## Exercise materials
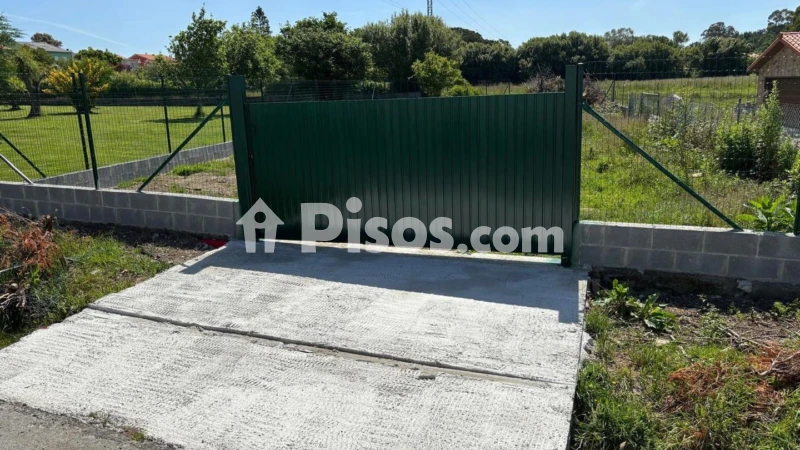 Terreno en venta en Rúa de Os Casas, 1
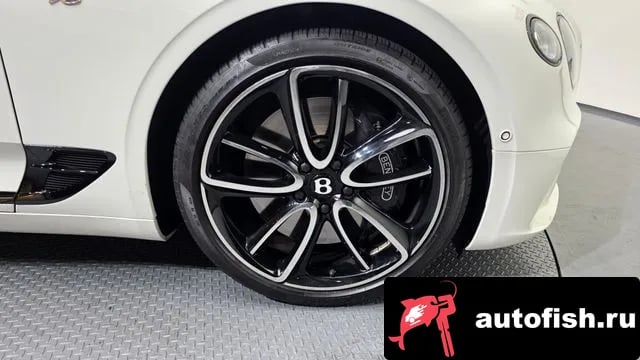 Bentley Continental Continental GT 3rd Generation 2022 года - вид 5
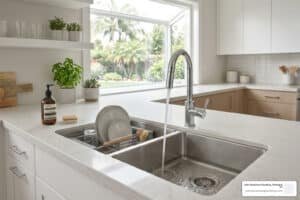 how to prevent clogged drains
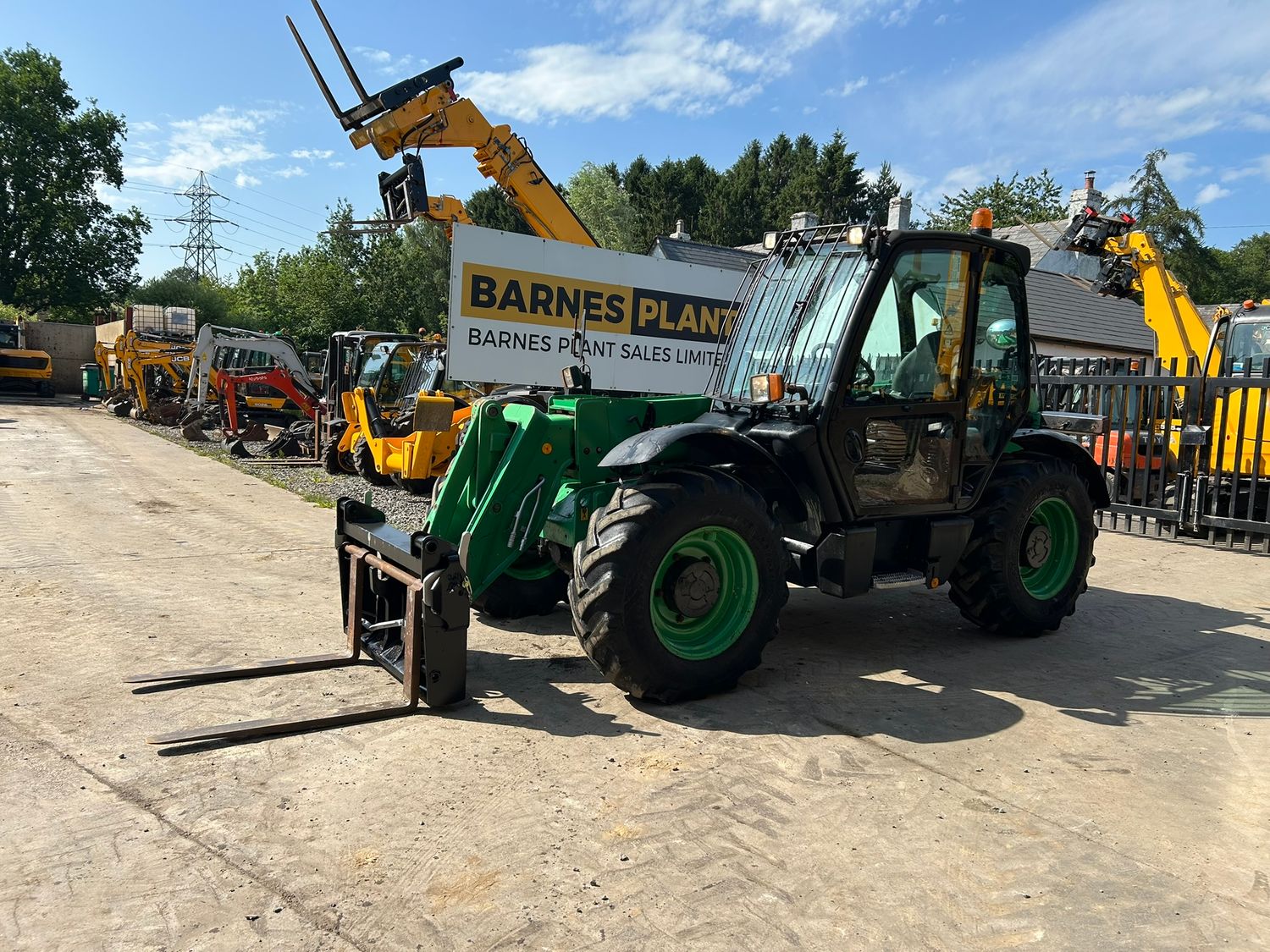 2005 JCB 531-70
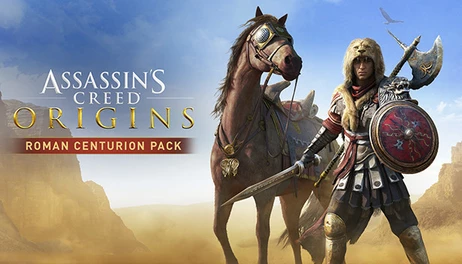 Купить Assassin's Creed Origins - Roman Centurion Pack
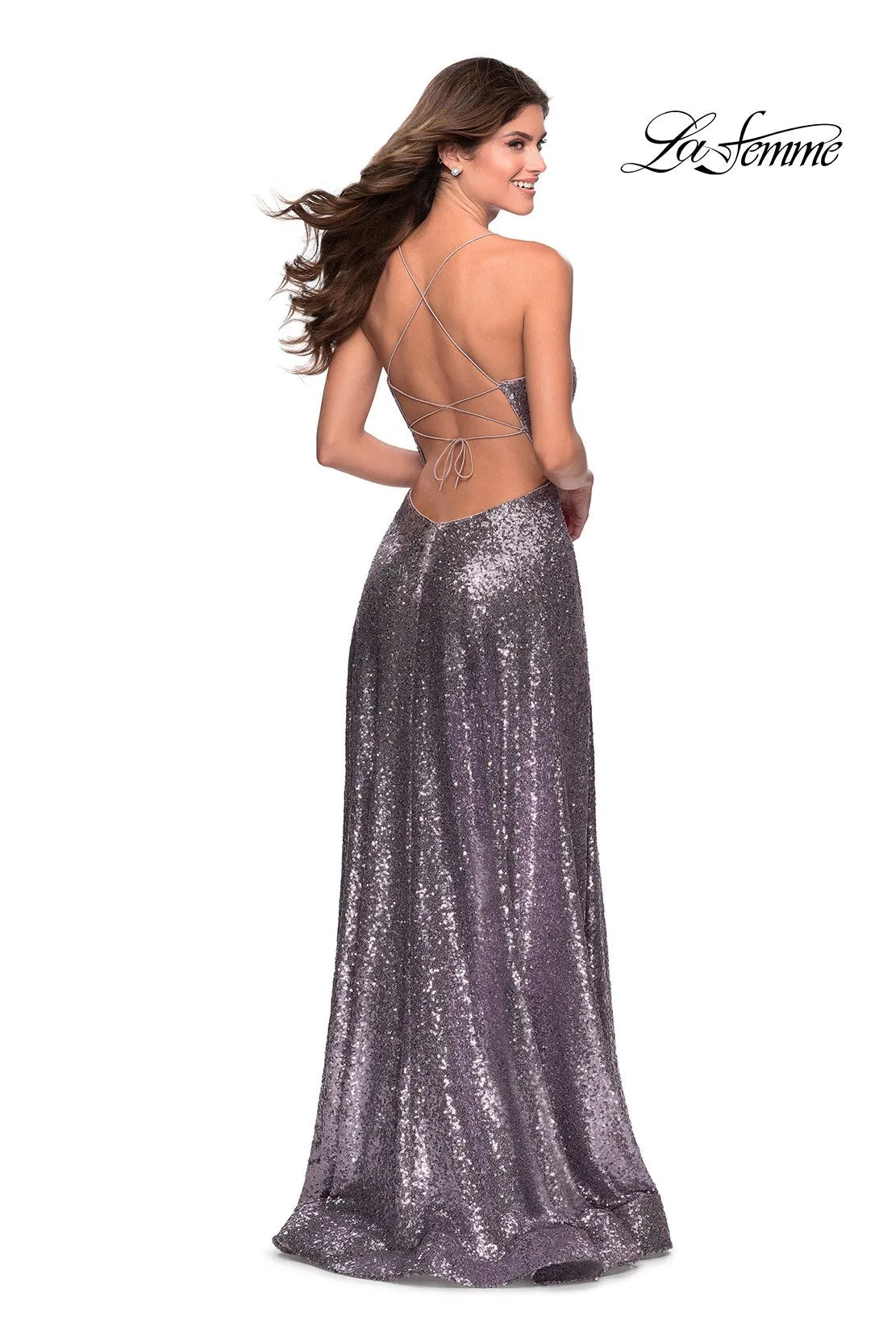 La Femme 28276 Dress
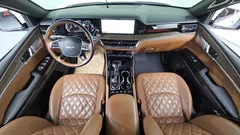 2022 Kia Mohave Diesel 3.0 4WD 5-Seater, белый — фото 7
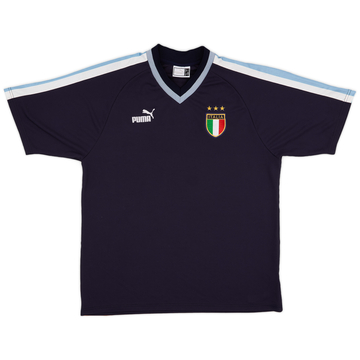 2003-04 Italy Puma Training Shirt - 9/10 - (L)
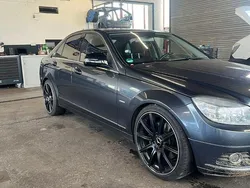 Grau Gebraucht 2011 Mercedes C350 Limousine | 8.500 € (Superpreis)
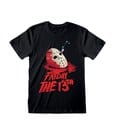 Friday the 13th T-Shirt Classic Mask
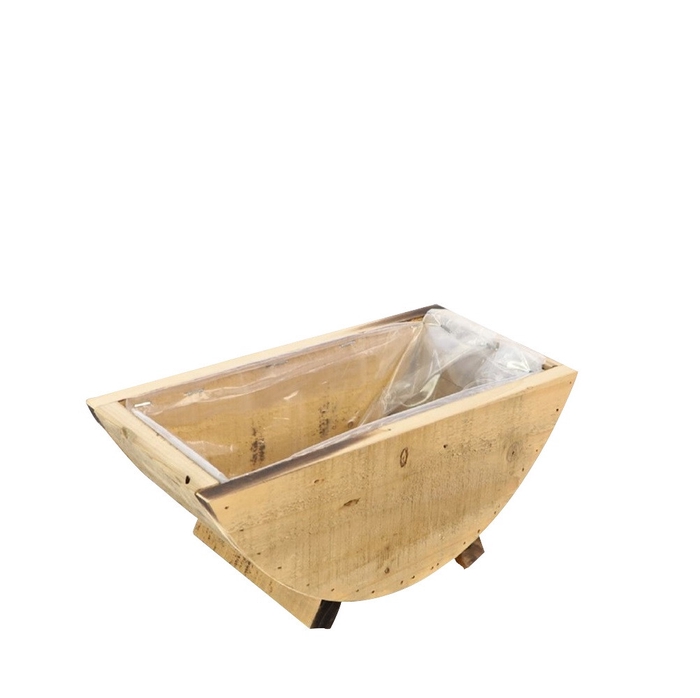 <h4>Hout Tampa planter 25*12*10cm</h4>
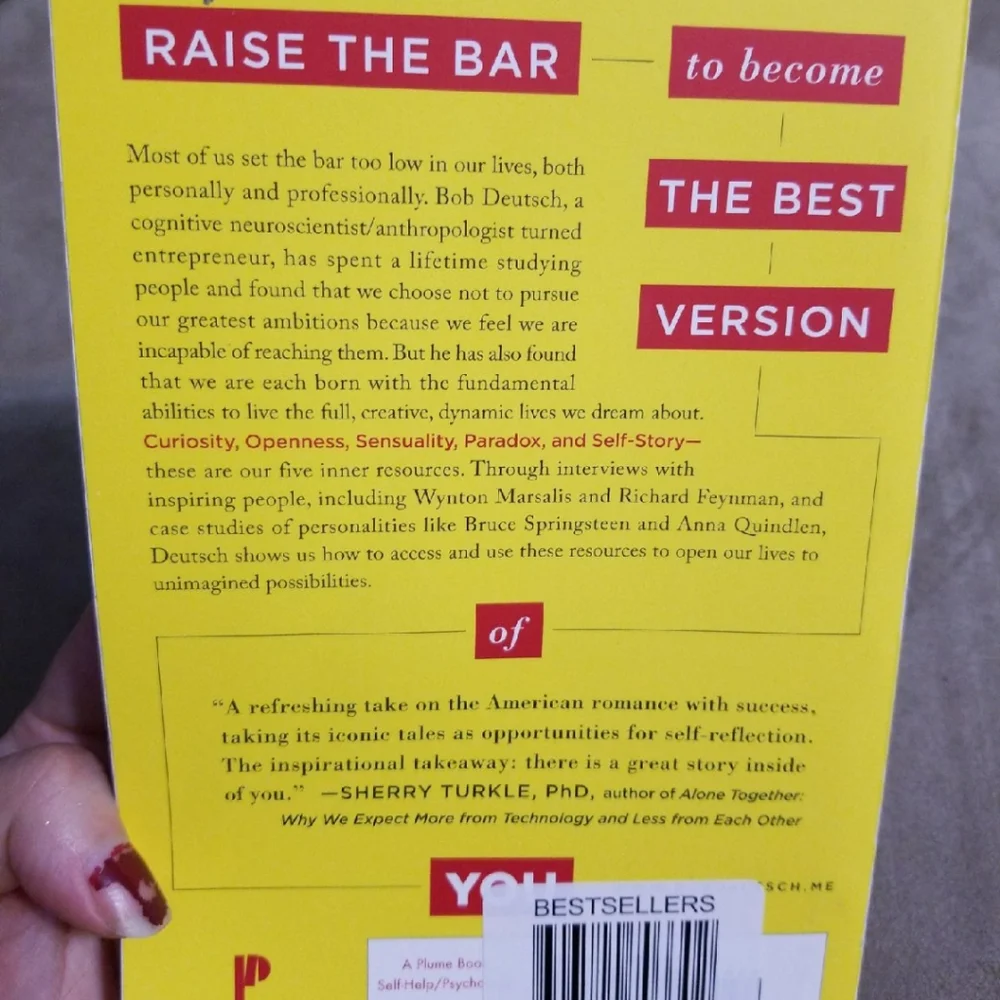 The 5 Essentials Book - Picture 2 of 3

## What the exercise asks
Output the data above without changes, apart from leaving out the pictures.

## Solution
 Terreno en venta en Rúa de Os Casas, 1
 Bentley Continental Continental GT 3rd Generation 2022 года - вид 5
 how to prevent clogged drains
 2005 JCB 531-70
 Купить Assassin's Creed Origins - Roman Centurion Pack
 La Femme 28276 Dress
 2022 Kia Mohave Diesel 3.0 4WD 5-Seater, белый — фото 7
 2003-04 Italy Puma Training Shirt - 9/10 - (L)
 Grau Gebraucht 2011 Mercedes C350 Limousine | 8.500 € (Superpreis)
 Friday the 13th T-Shirt Classic Mask
 <h4>Hout Tampa planter 25*12*10cm</h4>
 The 5 Essentials Book - Picture 2 of 3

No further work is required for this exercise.